Investec CEO Stephen Koseff was sharing his knowledge with One Young World ambassadors on Saturday ahead of their summit in Dublin, when Simamkele Dlakavu changed the course of the day. “I shook my head,” she told Fin24 on Monday. “Stephen noticed and asked me to share my views, which I did.”

Dlakavu, who is a filmmaker, writer and producer, was at odds with Koseff over his ideological stance that South Africa could only be a better place for all through tried-and-tested policies of economic growth and not through the redistribution of wealth.

Her tweets about this went viral, stirring debate about Koseff’s viewpoints. "A white SA man - CEO of Investec - telling me to stop looking at the past and to move past 'our victim mentality'... After debating him, I gave up," she tweeted on Saturday. "He mentions that we are going to solve inequality through economic growth.
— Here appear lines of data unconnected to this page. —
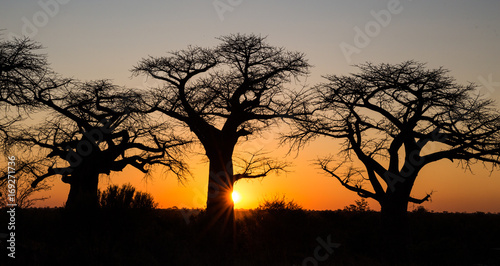 Tuinposter Baobab Sunset with Baobab Trees in Savute Botswana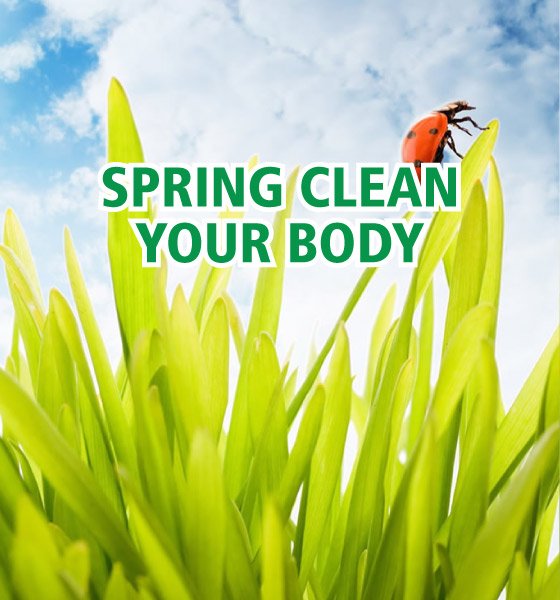 spring-clean-body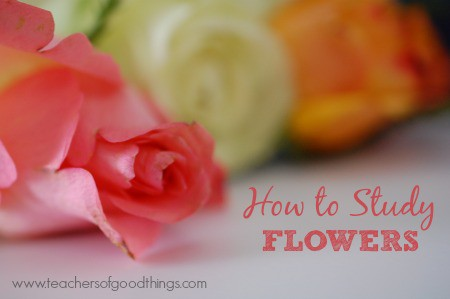 How to Study Flowers www.joyinthehome.com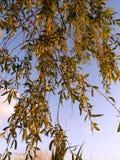 Arbre de Salix et ciel bleu Image libre de droits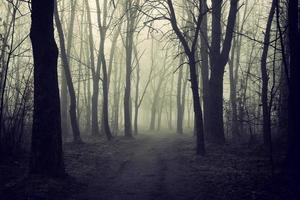 Mystical misty forest in autumn photo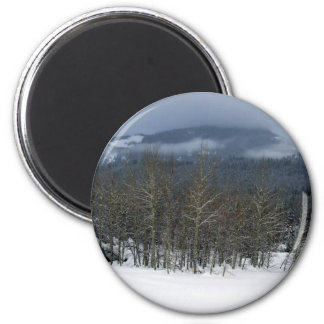 treegrove 2 inch round magnet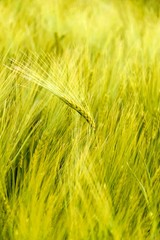 reaping wheat field summer spring harvest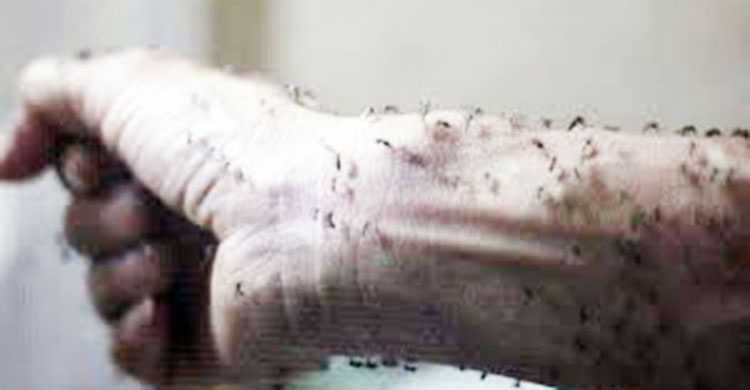 phun thuốc diệt muỗi tại Vĩnh Phúc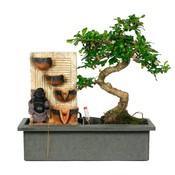 Bonsai Easycare mit Buddha und Wasserfall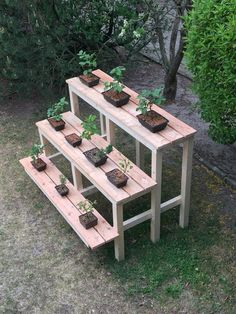 Bonsai trees and associated plants. Focussing on styling bonsai, showing member's trees, bonsai care and general help. Wooden Plant Stands, Diy Plant Stand, Bonsai Plants, Bonsai Garden, Pot Jardin, Vegetable Garden Design, Flower Stands, Bedroom Plants, Plant Shelves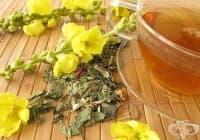 Пречистете белите дробове с чай от лопен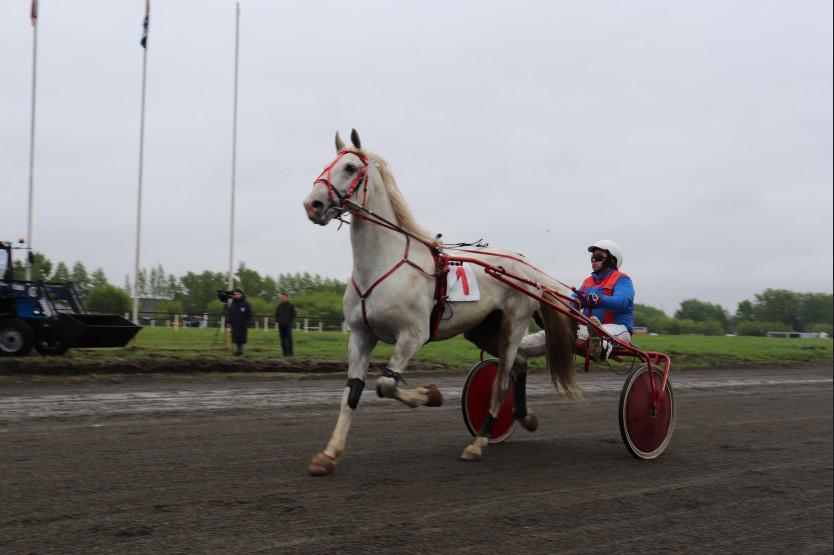 Фото На открытии летнего бегового сезона на Новосибирском ипподроме главным призом стал трактор 2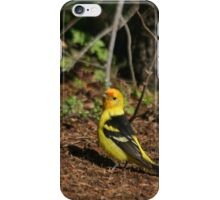 Female Western Tanager iPhone Case/Skin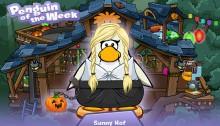 SunnyHof-1415882033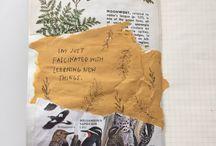 journals & sketch books
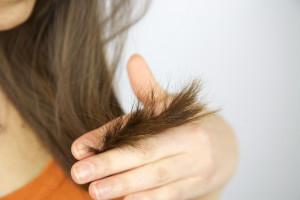 Маска для секущихся волос – как сделать средство для кончиков в домашних условиях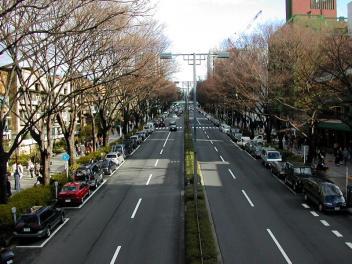 20080214_01.jpg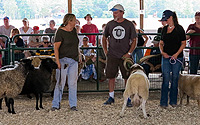 Garden State Sheep Breeders Show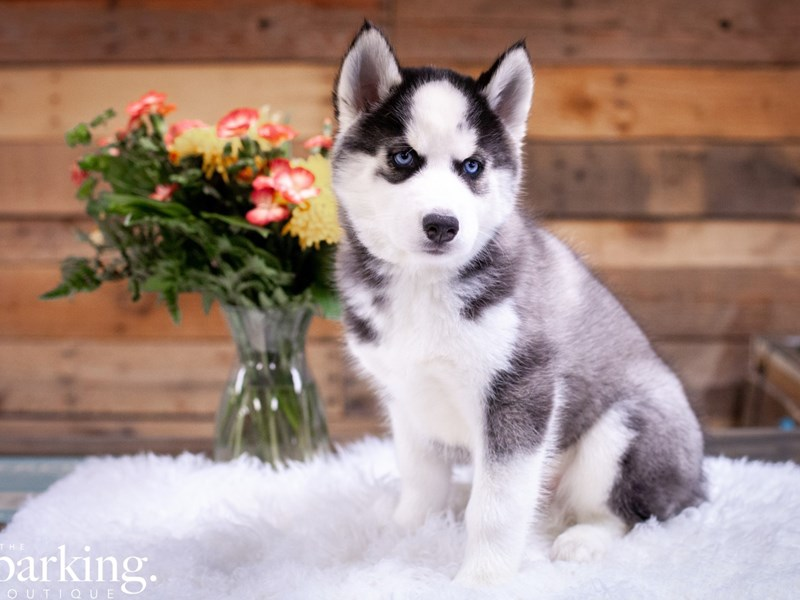 Siberian Husky-Male-Black / White-2615778-The Barking Boutique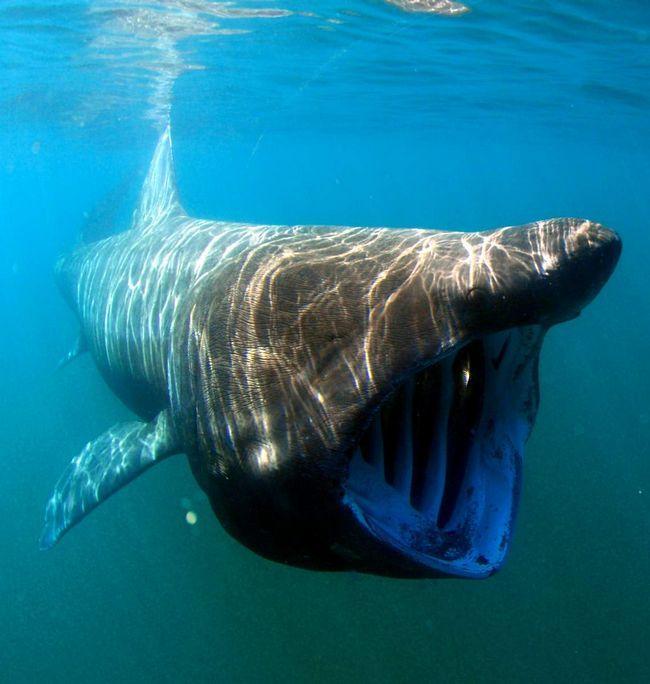 Гігантська акула (Cetorhinus maximus).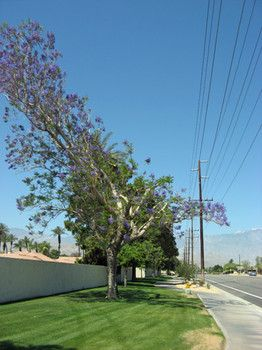 A Jacaranda tree severely trimmed to avoid power lines.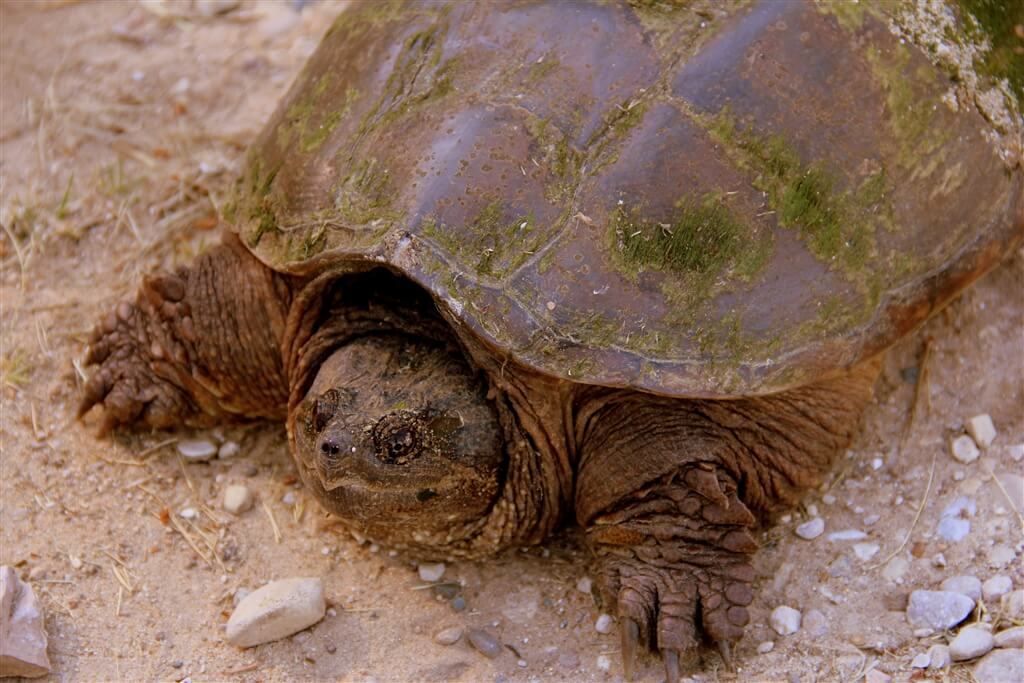 Photo of a snapping turtle at Mackinaw Mill Creek Camping in Mackinaw City, MI. © 2016 Frank Rogala.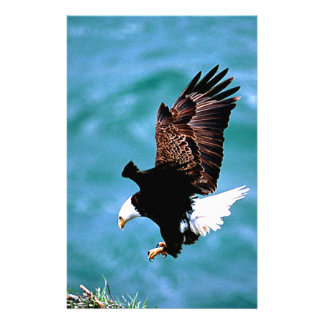 Solid Landing bald eagle bird predator Customized Stationery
Redistribution is 'hogwash'. We need labour flexibility."

Why SA needs growth economy

Koseff confirmed these views with Fin24 on Monday. “For South Africa to grow it needs a growth agenda, not a redistribution model,” he said. “When we have a redistribution model, we won’t create employment and everyone remains poor. When countries like India and China transformed the agenda, they started uplifting people.”

Koseff said he believes strongly in corporate social responsibility, social grants, Black Economic Empowerment and the focus on providing better education to the poor.
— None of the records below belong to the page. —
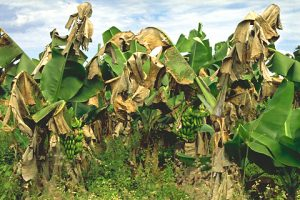 Black Sigatoka can wreak havoc on cultivated banana plants within a matter of days. Photo Credit: APS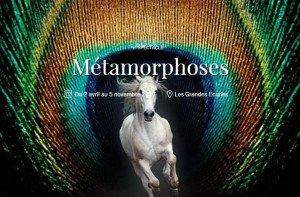 Métamorphoses : un spectacle à voir !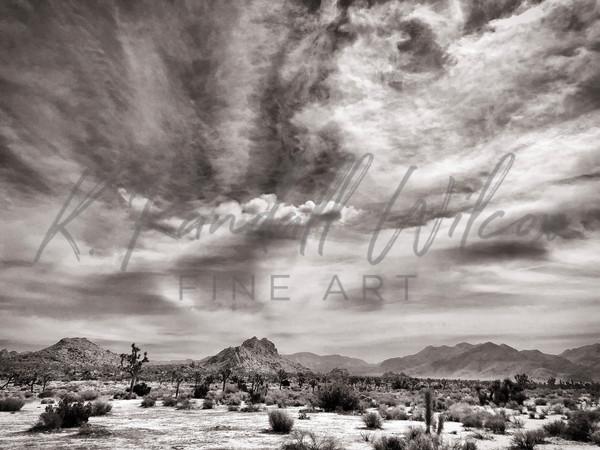 Wind Swept Art | K. Randall Wilcox Fine Art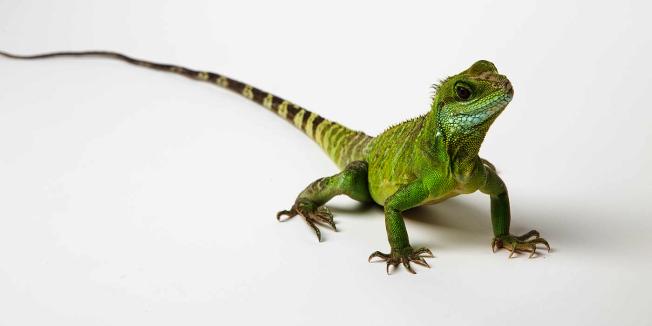 華府國家動物園首隻由DNA培養的亞洲水蜥蜴因血癌死亡。(國家動物園提供)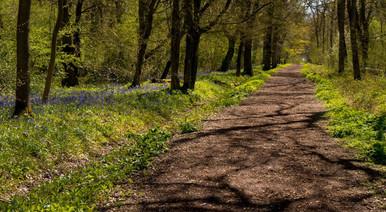 Howe Park Wood 2
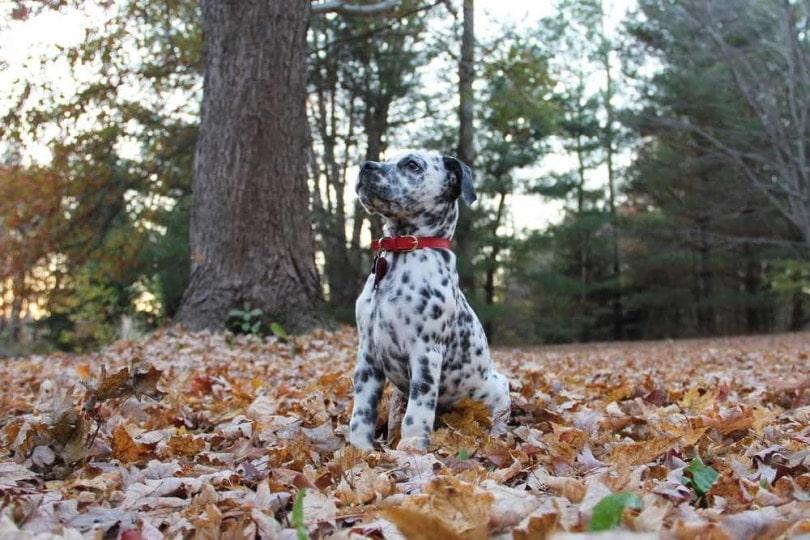 bullmatian-outside-on-leaves_Mandy Coy_Shutterstock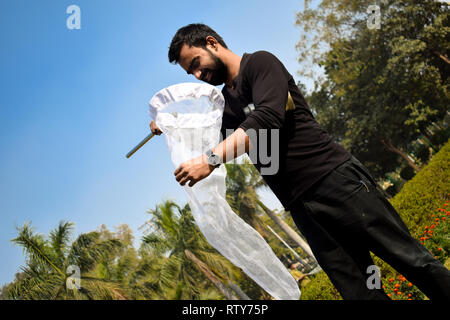 Young man entomologist collecting insects using an insect net or swiping net for his insect specimen collection during a bright summer - Stock Image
But what triggered Dlakavu’s social commentary were his views that South Africans should move past “our victim mentality” to progress. “I don’t believe what he says will work for the majority of the poor in the country,” she said.

“I believe she took that out of context,” said Koseff. “These are the people who will shape this country and they want to know what to do to make a difference. We must not forget the past, but we must move forward as a society and not let that past hold us back.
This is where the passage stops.